SAMPLING AND ISOLATION OF PURE CULTURES

Microalgae grow in most of the natural environments including water, rocks and soil, but interestingly also grow on and in other organisms. Their main habitats are freshwater, brackish and marine ecosystems. Microalgae can be found and collected not only in general aquatic ecosystems such as lakes, rivers and the oceans, but also in extreme environments such as vol­canic waters and salt waters. Local microalgae species should be collected because it can be expected that they have a competitive advantage under the local geographical, climatic and ecological conditions. Our experience has shown that water and sediment samples from aquatic environments that undergo fluctuating and/or occasional adverse conditions provide a higher chance of isolating high lipid accumulating microalgae. Most likely these conditions would favor robust and opportunistic (fast-growing) al­gae with superior survival skills (e. g., by accumulation of storage lipids). Examples of these environments are tidal rock pools, estuaries and rivers.

Isolation is a necessary process to obtain pure cultures and presents the first step towards the selection of microalgae strains with potential for biodiesel production. Traditional isolation techniques include the use of a micropipette for isolation under a microscope or cell dilution followed by cultivation in liquid media or agar plates. Single cell isolation, based on traditional methods from the original sample is time-consuming and requires sterilized cultivation media and equipment, but the result of this elaborate process is always a pure culture that is usually easily identifi­able. Another approach in the laboratory includes the enrichment of some microalgae strains by adding nutrients for algal growth. The most impor­tant nutrient sources for algal growth are nitrogen and phosphate. Some particular algae species may require trace minerals for their growth (e. g., silicon for diatoms). Soil water extract is an excellent source of nutrients for algae growth at this stage because this medium is easy to produce and satisfies nutrient intake of many algae strains. Although automatic isola­tion techniques have offered some advantages towards traditional methods (see below), single cell isolation by a micropipette (e. g., a glass capillary) is still a very effective method that can be used for a wide range of samples and is very cost-effective. An automated single cell isolation method that has been developed and widely used for cell sorting is flow cytometry [17]. This technique has been successfully used for microalgae cell sort­ing from water with many different algae strains [18], primarily based on properties of chlorophyll autofluorescence (CAF) and green autofluores­cence (GAF) to distinguish algae species such as diatoms, dinoflagellates or prokaryotic phytoplankton.

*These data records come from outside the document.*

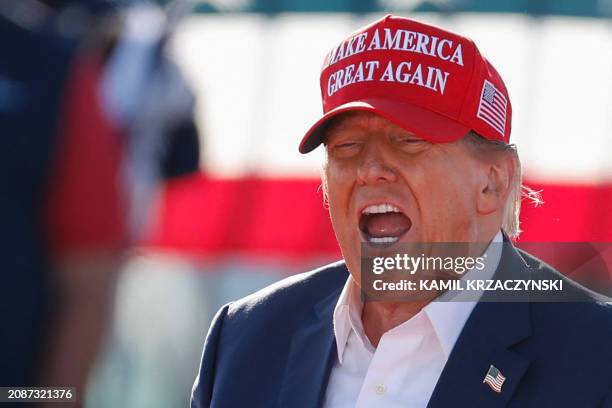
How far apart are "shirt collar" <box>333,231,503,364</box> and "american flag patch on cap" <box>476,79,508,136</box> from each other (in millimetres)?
236

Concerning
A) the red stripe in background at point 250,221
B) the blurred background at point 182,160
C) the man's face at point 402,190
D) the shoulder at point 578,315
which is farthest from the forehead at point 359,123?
the red stripe in background at point 250,221

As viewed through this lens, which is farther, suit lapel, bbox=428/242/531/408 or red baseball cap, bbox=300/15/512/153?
red baseball cap, bbox=300/15/512/153

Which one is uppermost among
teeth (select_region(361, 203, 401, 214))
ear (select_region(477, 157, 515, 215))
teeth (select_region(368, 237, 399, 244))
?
ear (select_region(477, 157, 515, 215))

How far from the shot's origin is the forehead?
2.41m

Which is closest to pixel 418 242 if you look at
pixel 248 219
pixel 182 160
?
pixel 182 160

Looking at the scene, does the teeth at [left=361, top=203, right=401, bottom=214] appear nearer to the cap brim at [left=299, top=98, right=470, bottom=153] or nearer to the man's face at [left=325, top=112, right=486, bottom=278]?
the man's face at [left=325, top=112, right=486, bottom=278]

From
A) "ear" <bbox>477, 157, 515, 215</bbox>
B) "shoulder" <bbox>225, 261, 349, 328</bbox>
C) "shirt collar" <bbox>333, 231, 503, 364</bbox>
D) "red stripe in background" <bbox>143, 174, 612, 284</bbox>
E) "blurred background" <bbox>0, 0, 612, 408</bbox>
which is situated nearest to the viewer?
"shirt collar" <bbox>333, 231, 503, 364</bbox>

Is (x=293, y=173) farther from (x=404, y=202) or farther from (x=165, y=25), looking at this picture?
(x=404, y=202)

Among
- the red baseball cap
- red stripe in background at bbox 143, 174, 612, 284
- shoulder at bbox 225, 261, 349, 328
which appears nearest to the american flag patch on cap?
the red baseball cap

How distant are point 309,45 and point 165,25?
5.62 ft

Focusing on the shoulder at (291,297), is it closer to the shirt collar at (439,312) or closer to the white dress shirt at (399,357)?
the shirt collar at (439,312)

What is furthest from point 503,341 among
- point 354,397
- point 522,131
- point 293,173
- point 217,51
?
point 217,51

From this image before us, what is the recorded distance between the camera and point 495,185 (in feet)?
8.06

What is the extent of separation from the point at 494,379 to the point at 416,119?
21.5 inches
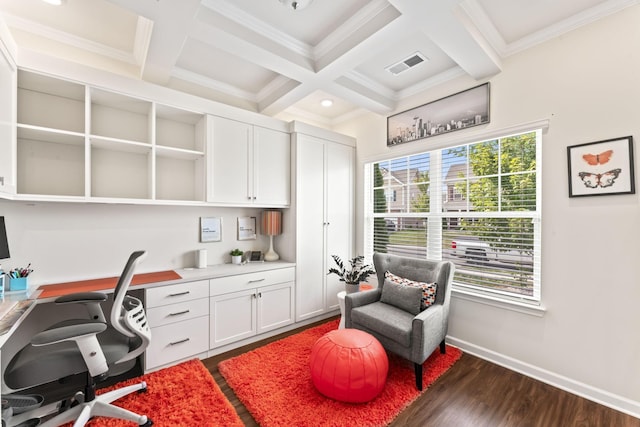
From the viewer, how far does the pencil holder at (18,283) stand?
195cm

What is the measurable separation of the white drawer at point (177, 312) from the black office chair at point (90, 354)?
0.32 meters

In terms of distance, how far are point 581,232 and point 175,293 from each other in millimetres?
3284

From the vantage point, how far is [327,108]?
3744mm

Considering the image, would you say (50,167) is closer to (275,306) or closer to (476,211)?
(275,306)

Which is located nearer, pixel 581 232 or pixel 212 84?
pixel 581 232

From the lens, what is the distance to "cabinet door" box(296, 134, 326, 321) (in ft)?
10.6

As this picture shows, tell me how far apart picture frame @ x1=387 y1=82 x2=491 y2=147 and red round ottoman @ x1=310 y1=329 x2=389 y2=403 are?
224 centimetres

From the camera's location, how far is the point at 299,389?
81.0 inches

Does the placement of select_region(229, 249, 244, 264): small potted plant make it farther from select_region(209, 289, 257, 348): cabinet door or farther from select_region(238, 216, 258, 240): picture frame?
select_region(209, 289, 257, 348): cabinet door

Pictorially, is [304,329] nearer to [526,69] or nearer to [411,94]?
[411,94]

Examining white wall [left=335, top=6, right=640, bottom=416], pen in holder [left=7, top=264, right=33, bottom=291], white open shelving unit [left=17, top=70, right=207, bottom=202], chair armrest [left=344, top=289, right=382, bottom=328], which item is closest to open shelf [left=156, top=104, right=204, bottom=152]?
white open shelving unit [left=17, top=70, right=207, bottom=202]

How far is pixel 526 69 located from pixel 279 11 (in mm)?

Unlike for many agricultural crops, a targeted selection and domes­tication of microalgae strains is still in its infancy, while technology to economically grow microalgae with high lipid content is still be­ing developed [4]. Each microalgae strain requires careful selection and optimization in order to increase lipid productivity with the aim to provide a cropping system with improved biofuel production and per­formance properties [19]. Each micro-environment may provide algae strains with very different properties. As opposed to only manipulating a few individual cultured algae strains in the laboratory for high lipid productivity, a more efficient and useful strategy to identify oleagi­nous microalgae would be an in-depth and systematic investigation of a whole taxonomic group of microalgae over a wide geographical and ecological distribution [20]. By correlating this with algal oil contents and optimal environmental growth conditions, a predictive tool for se­lecting optimal microalgae strains for biofuel production maybe devel­oped. A bioinformatics approach could assist with the discovery of new algae isolates capable of biodiesel production and their phylogenetic grouping may suggest that potentially many more species have this ability. Typically, the steps involved in obtaining data for phylogenetic analysis include primers design (Table 1), DNA and/or RNA extrac­tion, PCR amplification, denaturizing gradient gel electrophoresis and/ or sequencing.

In 2010, seven microalgae genomes had been completed [27] and cur­rent efforts to obtain many other microalgal genome sequences will en­hance gene-based biofuel feedstock optimization studies (e. g., by meta­bolic engineering). The accumulation of storage lipid precursors and the discovery of genes associated with their biosynthesis and metabolism is a promising topic for investigation. For example, genes encoding key en­zymes involved in biosynthesis and catabolism of fatty acids/TAG and their regulation are currently not well understood (for a review of the lipid biosynthesis pathway in microalgae see Schuhmann et al. [28]). By pro­viding insight into the mechanisms underpinning the relevant metabolic processes, efforts can be made to identify molecular markers for selection or to genetically manipulate microalgae strains to enhance the production of feedstock for commercial microalgal biofuels. To date, genetic engi­neering approaches have been successfully used to improve biofuel phe­notypes only in Chlamydomonas reinhardtii, Nannochloropsis gaditana and Phaeodactylum tricornutum [29].